Swarthmore is well-positioned to lead the effort, notes College Librarian Peggy Seiden, given its Quaker roots, Peace Collection, Friends Historical Library, and vast and vibrant trove of book arts. The project will both affirm and redefine libraries’ roles as collectors of knowledge and shapers of creation.
“But this project goes further by seeking to facilitate the interpretation of archival materials in light of the current refugee situation through the medium of book arts,” says Seiden, who will work closely with a curator to realize the project’s aesthetic vision, select the final book artists, and serve as a liaison between the book artists and Swarthmore’s archival collections.
“This project places us in an activist role,” she adds, “in addressing one of the most pressing social justice issues of our time.”
This is Swarthmore's second Pew Center for Arts & Heritage grant in two years, following the Chopin Without Piano project that melded classical music with contemporary theater. Friends, Peace, and Sanctuary will be be highly collaborative, too, Price notes, tapping the knowledge and experience of the Iraqi and Syrian communities in Philadelphia as well as the artistic practices of the curator and three book artists.
“The most exciting thing about the project, to me, is the ways that it brings the strengths of our Swarthmore community together with those of our local community and the international book arts community,” she says, “to think critically and creatively about the arts and social justice more broadly, and the book arts and refugee experiences more specifically.”

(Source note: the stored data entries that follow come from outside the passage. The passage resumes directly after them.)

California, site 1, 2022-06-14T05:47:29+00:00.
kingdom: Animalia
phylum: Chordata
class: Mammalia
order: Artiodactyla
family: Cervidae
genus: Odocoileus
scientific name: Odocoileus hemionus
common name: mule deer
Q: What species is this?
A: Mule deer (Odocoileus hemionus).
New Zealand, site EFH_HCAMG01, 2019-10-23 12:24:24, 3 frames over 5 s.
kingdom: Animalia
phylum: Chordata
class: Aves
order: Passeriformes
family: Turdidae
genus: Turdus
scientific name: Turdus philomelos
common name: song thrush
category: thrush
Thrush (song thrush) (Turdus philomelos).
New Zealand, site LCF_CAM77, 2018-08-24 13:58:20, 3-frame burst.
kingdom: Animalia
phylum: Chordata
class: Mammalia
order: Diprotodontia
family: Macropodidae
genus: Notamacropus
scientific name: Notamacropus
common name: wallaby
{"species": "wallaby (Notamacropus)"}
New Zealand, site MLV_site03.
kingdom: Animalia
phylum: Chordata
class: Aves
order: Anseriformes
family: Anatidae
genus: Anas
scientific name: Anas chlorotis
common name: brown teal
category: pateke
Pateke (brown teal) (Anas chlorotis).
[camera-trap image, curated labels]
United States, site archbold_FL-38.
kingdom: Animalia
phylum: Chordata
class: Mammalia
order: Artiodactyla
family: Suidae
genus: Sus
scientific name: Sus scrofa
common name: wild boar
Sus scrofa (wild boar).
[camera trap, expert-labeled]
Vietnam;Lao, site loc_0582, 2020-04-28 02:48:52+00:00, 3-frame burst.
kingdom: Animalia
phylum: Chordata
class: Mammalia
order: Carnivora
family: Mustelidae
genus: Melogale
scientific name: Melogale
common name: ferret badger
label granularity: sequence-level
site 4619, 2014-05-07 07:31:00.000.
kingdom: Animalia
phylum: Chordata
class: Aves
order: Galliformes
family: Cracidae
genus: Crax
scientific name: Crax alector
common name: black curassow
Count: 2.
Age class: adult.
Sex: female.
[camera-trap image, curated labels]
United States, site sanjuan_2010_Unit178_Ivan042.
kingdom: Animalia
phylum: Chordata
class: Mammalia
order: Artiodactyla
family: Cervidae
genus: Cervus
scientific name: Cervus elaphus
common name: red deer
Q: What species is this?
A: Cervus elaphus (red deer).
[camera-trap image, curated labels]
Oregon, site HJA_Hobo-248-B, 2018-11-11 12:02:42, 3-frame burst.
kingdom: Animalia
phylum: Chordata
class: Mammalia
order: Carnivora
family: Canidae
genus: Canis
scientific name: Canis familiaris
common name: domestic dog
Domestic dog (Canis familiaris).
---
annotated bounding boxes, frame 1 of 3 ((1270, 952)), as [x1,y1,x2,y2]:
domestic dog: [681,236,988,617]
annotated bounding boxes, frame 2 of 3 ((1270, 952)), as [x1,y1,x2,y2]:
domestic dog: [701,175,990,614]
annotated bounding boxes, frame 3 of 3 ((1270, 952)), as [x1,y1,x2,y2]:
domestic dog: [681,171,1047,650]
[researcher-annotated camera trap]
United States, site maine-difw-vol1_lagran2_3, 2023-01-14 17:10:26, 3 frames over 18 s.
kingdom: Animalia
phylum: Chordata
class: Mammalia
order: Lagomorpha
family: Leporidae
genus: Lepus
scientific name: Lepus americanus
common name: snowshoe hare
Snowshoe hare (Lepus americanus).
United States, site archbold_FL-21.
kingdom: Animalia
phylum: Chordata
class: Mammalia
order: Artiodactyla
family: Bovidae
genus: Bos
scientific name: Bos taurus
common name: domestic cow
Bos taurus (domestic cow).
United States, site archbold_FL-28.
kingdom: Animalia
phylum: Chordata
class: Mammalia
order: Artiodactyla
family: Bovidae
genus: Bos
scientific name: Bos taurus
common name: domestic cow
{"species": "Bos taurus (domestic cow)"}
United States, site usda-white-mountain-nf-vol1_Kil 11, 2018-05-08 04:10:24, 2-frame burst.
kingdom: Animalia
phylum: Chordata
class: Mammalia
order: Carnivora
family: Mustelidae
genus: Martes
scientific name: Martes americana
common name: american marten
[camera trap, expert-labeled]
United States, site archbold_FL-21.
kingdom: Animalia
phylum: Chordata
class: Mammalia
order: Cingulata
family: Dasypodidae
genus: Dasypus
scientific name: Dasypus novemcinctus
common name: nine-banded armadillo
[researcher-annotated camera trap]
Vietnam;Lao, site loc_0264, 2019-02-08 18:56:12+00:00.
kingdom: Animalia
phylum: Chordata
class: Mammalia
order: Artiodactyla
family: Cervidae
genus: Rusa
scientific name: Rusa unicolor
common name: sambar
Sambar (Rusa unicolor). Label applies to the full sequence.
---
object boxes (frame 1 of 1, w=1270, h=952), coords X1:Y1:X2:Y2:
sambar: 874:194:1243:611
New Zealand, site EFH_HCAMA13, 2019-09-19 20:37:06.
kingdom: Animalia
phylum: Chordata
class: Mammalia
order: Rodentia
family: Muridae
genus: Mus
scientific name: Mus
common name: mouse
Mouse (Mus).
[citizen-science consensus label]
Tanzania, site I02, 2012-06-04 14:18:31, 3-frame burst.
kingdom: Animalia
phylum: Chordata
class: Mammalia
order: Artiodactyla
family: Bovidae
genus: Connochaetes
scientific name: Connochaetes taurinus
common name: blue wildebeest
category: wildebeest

Working in partnership with the immigrant and refugee service organization Nationalities Service Center, Swarthmore will invite a group of refugees to work with the book artists and participate in multi-day workshops designed to provide access to new creative tools, and to explore various aspects of visual storytelling, artistic expression, and craft. Informed by these interactions and archival materials on historical refugees, the artists will then create their own unique books for a culminating exhibition in the spring of 2019.
The exhibition will cap a nearly three-year process, sparked by Director of Institutional Relations David Foreman asking Seiden if she had any ideas for projects that could be suitable for a Pew Center grant. Seiden and libraries’ staff brainstormed how to build upon the strengths of the College’s special collections before she and Foreman fine-tuned a grant proposal.
The College received notification of the grant earlier this month and is in the process of building an advisory board, to include off-campus members of the book arts community. Among the board's members are Wendy Chmielewski, curator of the Peace Collection; Syd Carpenter, professor of studio arts; Emily Paddon Rhoads, assistant professor of political science; Sa’ed Atshan '06, assistant professor of peace and conflict studies; and Nathalie Anderson, professor of English literature.
The project leaders are also looking for students to serve as translators for selected works in the Peace Collection, opening those resources up to new people and communities, and more than 40 students have expressed interest in that and other potential projects. They’re also working with faculty on ways of embedding the project into Swarthmore’s curriculum.
“This project exemplifies, in novel and concrete ways, the Lang Center’s core mission of connecting campus, curriculum, and communities,” says Price. “It will bring to the current refugee crisis the College’s and the community’s collective knowledge of migration, peace, and social justice. This is engaged scholarship at its finest.”